Exercise requirements =
(a) Which quantities do the notes on reinforcement learning models with memory compute, one per step, in the steps listed for RL-LSTM?
(b) Could you carry on the notes on reinforcement learning models with memory, picking up after their last line?
** Start Excerpted text **
State
1) understand a2c. understand a3c. https://danieltakeshi.github.io/2018/06/28/a2c-a3c/#fn:unclear
1) implement NTM in isolation
2) put NTM and a3c together.

https://arxiv.org/pdf/1803.10760.pdf
Memory is not enough. It needs to be stored in the right format.

There already were RL models with memory. However, those models were bad at long delays

## Models
### RL-LSTM
It stops performing well when the amount of data to remember is big. 

#### Steps
1) $o_t = concat((env\_data, r_{t-1}), a_{t-1})$

2) $e_t = transform(o_t)$

3) $h_t = LSTM(e_t; h_{t-1})$

4) $Pr(a_t) = transform(concat(h_t, e_t))$ I think here it's optional to take $e_t$ into account.
** End Excerpted text **
** Start Stored data **
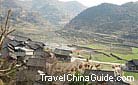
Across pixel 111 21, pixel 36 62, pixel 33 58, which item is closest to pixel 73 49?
pixel 33 58

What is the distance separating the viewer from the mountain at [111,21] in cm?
7650

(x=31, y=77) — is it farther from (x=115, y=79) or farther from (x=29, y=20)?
(x=29, y=20)

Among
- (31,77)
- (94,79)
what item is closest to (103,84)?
(94,79)

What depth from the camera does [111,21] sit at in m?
90.9

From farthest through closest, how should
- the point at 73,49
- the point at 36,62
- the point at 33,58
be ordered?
the point at 73,49, the point at 33,58, the point at 36,62

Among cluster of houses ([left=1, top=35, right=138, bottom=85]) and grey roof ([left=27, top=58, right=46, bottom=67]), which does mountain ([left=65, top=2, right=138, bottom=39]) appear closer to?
cluster of houses ([left=1, top=35, right=138, bottom=85])

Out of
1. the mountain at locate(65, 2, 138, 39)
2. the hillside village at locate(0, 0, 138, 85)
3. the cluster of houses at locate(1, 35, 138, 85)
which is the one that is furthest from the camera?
the mountain at locate(65, 2, 138, 39)

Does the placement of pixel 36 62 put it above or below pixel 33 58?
below

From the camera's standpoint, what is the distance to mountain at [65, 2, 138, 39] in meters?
76.5

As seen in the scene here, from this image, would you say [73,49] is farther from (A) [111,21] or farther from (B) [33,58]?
(A) [111,21]

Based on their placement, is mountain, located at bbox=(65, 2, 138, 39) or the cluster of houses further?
mountain, located at bbox=(65, 2, 138, 39)

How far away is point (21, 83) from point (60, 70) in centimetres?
293

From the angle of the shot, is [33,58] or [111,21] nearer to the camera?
[33,58]

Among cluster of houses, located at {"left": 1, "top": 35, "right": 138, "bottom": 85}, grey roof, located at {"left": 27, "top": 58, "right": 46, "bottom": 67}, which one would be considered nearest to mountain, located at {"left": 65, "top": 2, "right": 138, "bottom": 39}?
cluster of houses, located at {"left": 1, "top": 35, "right": 138, "bottom": 85}
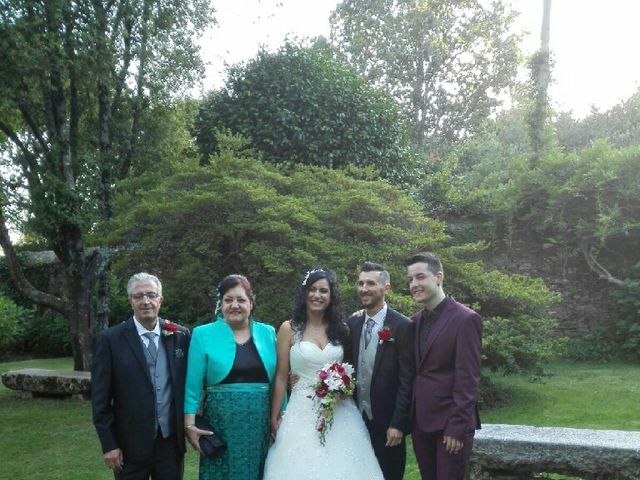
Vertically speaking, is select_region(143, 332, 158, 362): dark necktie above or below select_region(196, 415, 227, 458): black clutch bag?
above

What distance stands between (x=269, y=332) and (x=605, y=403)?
222 inches

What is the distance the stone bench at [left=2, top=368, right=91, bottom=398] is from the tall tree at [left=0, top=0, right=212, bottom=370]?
0.56m

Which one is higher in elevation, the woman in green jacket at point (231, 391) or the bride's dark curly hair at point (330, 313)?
the bride's dark curly hair at point (330, 313)

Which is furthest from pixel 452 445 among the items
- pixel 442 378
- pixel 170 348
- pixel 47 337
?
pixel 47 337

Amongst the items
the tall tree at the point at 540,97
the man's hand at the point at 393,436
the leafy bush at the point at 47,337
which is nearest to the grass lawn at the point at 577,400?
the man's hand at the point at 393,436

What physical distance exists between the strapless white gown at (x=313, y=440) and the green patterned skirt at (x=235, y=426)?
170 mm

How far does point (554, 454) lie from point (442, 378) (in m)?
1.50

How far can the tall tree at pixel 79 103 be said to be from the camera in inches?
359

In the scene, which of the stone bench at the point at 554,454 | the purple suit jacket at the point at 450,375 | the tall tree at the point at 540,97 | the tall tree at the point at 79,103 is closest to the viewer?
the purple suit jacket at the point at 450,375

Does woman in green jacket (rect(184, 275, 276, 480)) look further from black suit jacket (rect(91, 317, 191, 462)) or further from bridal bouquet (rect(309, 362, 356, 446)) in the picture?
bridal bouquet (rect(309, 362, 356, 446))

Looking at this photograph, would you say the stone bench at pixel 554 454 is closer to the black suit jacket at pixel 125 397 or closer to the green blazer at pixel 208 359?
the green blazer at pixel 208 359

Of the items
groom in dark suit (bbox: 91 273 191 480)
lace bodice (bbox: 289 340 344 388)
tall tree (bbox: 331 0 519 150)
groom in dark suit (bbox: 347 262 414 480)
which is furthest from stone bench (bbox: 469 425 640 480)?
tall tree (bbox: 331 0 519 150)

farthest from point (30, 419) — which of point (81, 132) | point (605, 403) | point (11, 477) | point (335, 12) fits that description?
point (335, 12)

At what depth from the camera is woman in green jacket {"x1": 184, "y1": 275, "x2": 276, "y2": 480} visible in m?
3.98
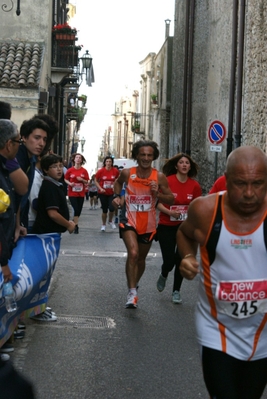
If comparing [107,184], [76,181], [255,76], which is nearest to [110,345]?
[76,181]

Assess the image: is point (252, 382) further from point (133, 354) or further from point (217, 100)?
point (217, 100)

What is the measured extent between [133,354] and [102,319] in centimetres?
153

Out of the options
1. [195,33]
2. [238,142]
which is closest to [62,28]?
[195,33]

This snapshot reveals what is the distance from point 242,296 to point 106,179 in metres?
17.2

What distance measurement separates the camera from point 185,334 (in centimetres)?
775

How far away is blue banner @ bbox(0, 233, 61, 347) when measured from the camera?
6.37 m

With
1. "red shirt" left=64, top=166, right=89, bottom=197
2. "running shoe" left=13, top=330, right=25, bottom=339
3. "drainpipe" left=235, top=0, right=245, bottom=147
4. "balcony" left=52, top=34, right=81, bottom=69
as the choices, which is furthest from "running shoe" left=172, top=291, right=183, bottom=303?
"balcony" left=52, top=34, right=81, bottom=69

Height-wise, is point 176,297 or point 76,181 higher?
point 76,181

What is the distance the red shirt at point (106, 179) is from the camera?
819 inches

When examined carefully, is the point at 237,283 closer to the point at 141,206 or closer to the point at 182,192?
the point at 141,206

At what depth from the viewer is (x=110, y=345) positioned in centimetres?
716

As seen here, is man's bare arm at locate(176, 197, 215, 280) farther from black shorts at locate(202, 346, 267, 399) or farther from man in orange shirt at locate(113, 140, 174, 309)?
man in orange shirt at locate(113, 140, 174, 309)

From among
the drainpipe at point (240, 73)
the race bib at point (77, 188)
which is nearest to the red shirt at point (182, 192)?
the race bib at point (77, 188)

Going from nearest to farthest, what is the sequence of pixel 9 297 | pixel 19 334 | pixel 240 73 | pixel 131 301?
1. pixel 9 297
2. pixel 19 334
3. pixel 131 301
4. pixel 240 73
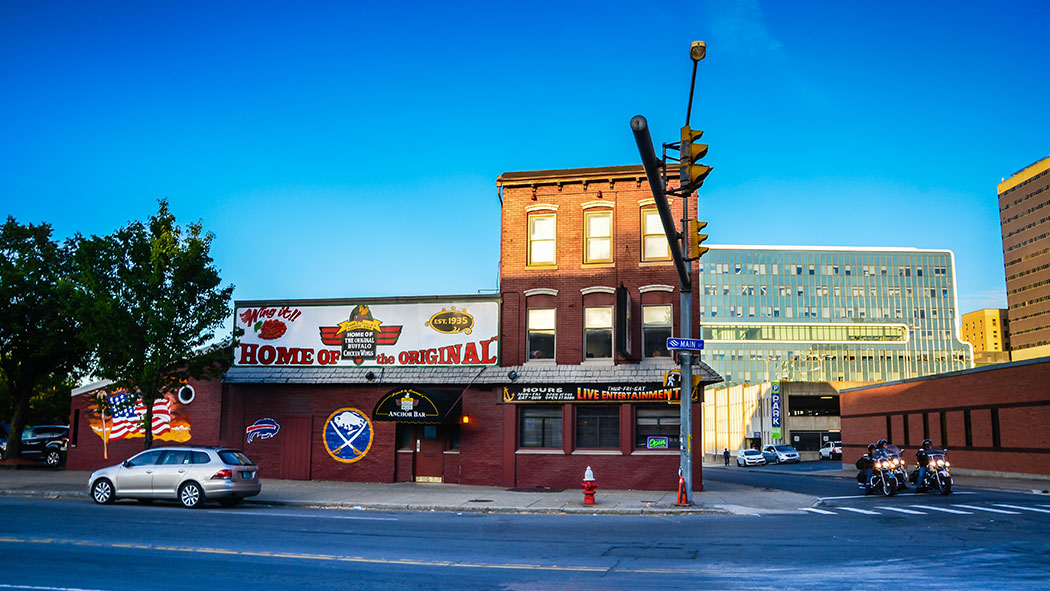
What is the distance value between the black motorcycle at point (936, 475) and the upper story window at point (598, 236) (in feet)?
38.4

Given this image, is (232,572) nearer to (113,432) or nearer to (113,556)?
(113,556)

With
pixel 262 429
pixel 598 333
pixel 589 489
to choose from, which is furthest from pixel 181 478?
pixel 598 333

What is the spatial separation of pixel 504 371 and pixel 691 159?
15116 millimetres

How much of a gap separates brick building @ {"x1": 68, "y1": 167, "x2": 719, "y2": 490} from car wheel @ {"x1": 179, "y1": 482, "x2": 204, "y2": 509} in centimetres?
738

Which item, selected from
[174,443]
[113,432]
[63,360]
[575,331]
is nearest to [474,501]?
[575,331]

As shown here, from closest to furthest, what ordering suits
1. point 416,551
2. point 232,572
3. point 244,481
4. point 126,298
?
point 232,572
point 416,551
point 244,481
point 126,298

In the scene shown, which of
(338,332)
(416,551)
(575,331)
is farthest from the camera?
(338,332)

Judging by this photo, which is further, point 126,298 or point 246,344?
point 246,344

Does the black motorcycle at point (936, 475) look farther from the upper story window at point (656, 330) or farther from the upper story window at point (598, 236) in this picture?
the upper story window at point (598, 236)

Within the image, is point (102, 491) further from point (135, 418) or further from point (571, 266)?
point (571, 266)

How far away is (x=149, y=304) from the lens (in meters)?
23.9

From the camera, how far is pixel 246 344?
93.4 ft

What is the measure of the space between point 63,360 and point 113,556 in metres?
28.1

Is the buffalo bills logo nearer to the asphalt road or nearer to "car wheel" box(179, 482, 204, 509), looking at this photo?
"car wheel" box(179, 482, 204, 509)
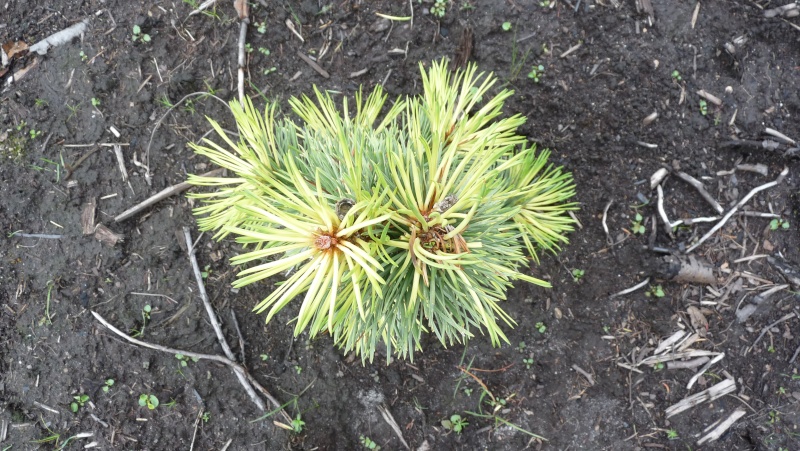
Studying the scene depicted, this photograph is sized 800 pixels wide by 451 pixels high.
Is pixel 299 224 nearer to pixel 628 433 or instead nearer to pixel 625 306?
pixel 625 306

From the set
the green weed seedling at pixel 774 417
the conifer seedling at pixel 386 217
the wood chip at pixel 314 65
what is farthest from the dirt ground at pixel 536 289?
the conifer seedling at pixel 386 217

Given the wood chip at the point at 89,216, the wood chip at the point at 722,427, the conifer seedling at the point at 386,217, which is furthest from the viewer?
the wood chip at the point at 89,216

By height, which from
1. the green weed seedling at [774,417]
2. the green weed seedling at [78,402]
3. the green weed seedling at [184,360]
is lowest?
the green weed seedling at [78,402]

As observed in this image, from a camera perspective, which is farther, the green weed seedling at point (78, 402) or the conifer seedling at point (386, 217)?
the green weed seedling at point (78, 402)

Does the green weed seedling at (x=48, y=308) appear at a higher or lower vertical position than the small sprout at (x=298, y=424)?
higher

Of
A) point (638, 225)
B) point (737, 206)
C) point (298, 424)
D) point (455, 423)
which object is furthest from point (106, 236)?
point (737, 206)

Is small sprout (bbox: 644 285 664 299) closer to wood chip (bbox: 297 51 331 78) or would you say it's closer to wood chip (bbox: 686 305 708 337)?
wood chip (bbox: 686 305 708 337)

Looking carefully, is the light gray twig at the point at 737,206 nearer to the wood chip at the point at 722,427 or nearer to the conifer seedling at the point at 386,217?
the wood chip at the point at 722,427
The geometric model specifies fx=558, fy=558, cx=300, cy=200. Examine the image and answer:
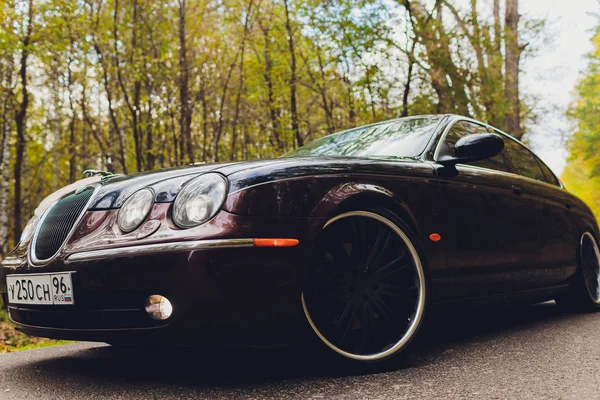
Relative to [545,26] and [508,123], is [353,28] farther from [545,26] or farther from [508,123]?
[545,26]

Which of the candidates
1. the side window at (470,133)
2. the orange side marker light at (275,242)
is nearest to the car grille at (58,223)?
the orange side marker light at (275,242)

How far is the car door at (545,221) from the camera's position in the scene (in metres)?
3.68

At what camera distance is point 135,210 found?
→ 222cm

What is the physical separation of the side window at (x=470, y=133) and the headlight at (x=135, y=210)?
1.80 m

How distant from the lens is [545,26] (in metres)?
15.0

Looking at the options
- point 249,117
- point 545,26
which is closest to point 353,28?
point 249,117

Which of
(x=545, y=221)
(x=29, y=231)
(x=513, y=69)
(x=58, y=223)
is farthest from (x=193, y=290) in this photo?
(x=513, y=69)

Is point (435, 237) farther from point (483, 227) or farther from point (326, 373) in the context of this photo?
point (326, 373)

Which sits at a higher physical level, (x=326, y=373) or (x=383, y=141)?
(x=383, y=141)

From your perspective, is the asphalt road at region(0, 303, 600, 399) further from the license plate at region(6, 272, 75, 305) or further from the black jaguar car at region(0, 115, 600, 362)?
the license plate at region(6, 272, 75, 305)

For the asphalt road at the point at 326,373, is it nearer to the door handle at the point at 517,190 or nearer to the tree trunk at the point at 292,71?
the door handle at the point at 517,190

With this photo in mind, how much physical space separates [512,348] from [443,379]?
32.7 inches

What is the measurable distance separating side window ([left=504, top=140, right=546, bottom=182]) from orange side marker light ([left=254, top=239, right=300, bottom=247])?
93.9 inches

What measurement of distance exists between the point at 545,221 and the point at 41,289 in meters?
3.17
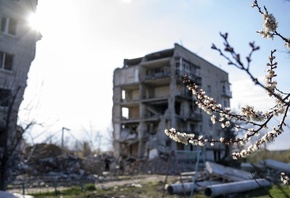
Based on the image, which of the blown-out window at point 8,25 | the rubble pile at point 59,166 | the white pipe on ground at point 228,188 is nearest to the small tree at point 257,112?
the white pipe on ground at point 228,188

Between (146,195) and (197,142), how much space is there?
1128 cm

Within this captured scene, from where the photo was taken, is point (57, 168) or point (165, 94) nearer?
point (57, 168)

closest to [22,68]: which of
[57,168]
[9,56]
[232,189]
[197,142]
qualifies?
[9,56]

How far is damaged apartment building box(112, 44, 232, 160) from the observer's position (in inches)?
1706

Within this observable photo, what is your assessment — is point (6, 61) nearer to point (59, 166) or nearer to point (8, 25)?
point (8, 25)

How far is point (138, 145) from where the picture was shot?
45500mm

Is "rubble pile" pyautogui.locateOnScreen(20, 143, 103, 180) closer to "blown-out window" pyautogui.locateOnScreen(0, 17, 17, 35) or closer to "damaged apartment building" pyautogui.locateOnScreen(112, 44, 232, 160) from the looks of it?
"blown-out window" pyautogui.locateOnScreen(0, 17, 17, 35)

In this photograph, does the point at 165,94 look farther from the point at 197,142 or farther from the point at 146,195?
the point at 197,142

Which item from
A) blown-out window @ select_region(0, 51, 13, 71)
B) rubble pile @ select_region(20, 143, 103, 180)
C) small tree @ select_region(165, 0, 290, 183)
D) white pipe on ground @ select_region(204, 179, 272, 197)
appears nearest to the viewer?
small tree @ select_region(165, 0, 290, 183)

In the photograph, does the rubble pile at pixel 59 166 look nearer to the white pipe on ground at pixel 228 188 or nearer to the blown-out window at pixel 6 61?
the blown-out window at pixel 6 61

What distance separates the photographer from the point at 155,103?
47.0 meters

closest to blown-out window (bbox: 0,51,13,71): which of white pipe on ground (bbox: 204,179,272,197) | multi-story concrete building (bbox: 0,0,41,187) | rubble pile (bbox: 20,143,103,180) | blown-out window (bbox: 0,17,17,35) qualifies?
multi-story concrete building (bbox: 0,0,41,187)

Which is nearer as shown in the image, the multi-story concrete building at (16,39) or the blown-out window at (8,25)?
the multi-story concrete building at (16,39)

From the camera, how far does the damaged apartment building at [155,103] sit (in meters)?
43.3
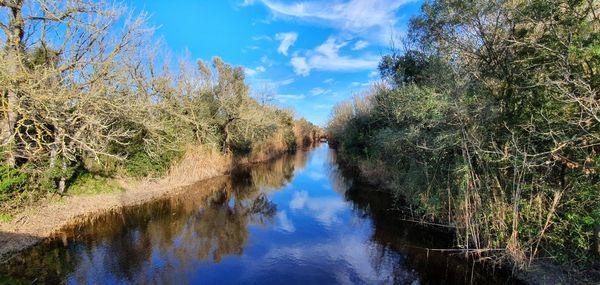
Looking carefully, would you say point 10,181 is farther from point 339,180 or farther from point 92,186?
point 339,180

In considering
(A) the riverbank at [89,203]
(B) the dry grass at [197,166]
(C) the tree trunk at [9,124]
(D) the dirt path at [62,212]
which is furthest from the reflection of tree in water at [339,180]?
(C) the tree trunk at [9,124]

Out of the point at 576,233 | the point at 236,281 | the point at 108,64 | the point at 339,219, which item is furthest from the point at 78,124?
the point at 576,233

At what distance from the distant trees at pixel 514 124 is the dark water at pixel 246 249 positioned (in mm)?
1370

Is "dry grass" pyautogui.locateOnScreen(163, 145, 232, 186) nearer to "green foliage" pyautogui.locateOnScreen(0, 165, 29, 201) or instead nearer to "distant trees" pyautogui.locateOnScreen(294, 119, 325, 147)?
"green foliage" pyautogui.locateOnScreen(0, 165, 29, 201)

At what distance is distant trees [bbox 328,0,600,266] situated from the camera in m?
5.48

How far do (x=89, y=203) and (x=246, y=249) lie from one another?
6710 mm

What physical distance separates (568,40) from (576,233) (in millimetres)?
3553

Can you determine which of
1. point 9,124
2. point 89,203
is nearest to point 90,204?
point 89,203

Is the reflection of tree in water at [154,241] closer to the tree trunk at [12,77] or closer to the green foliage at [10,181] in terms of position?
the green foliage at [10,181]

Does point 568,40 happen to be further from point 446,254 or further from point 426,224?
point 426,224

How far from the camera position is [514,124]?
22.0 feet

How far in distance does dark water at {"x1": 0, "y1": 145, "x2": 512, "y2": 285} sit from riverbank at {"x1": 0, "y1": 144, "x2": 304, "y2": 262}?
479mm

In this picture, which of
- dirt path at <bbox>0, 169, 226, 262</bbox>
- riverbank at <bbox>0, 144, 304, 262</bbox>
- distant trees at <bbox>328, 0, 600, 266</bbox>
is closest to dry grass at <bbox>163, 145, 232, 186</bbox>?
riverbank at <bbox>0, 144, 304, 262</bbox>

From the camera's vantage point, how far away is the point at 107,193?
1289cm
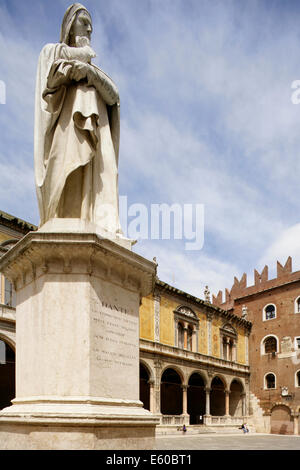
** End Stored data **
Results in order =
(a)
- $o_t$
- $e_t$
- $h_t$
- $Pr(a_t)$

(b)
### RL-MEM
#### Steps
Steps 1, 2, and 4 are the same as RL_LSTM. Assume we have n read heads.
3) 
$$
c^{ij}_t = similarity(k^i_t, M^j_{t-1}) \\
b^{i:}_t = softargmax(c^{i:}_t) \\
a^i_t = M^T_{t-1}b^{i:}_t \\
read(k_t, M_{t-1}) = [a^1_t, a^2_t, ..., a^n_t] \\ 
$$

$similarity(k^i_t, M^j_{t-1}) = cosine_distance$
   $read(k_t, M_{t-1}) = softargmax(sim(k_t, M_{t-1}))$
   $m_t = read(k_t, M_t)$
   $h_t = LSTM(e_t, m_t; h_{t-1})$
   $M_{t+1} = write(M_t, affine(h_t))$ We always write in an empty memory slot.

### MERLIN
We pass the state through a compression bottleneck to generate a lower-dimensional representation. The system is asked to recover the reward for a given state, but the state can be stored as it desires.

It'd be interesting to think about the problem in terms of building world models.

# RL
## Initial definitions
Actions: the things the agent can do.
State: all the information about the place where the agent is.
Observation: information (potentially partial) about the state where the agent is.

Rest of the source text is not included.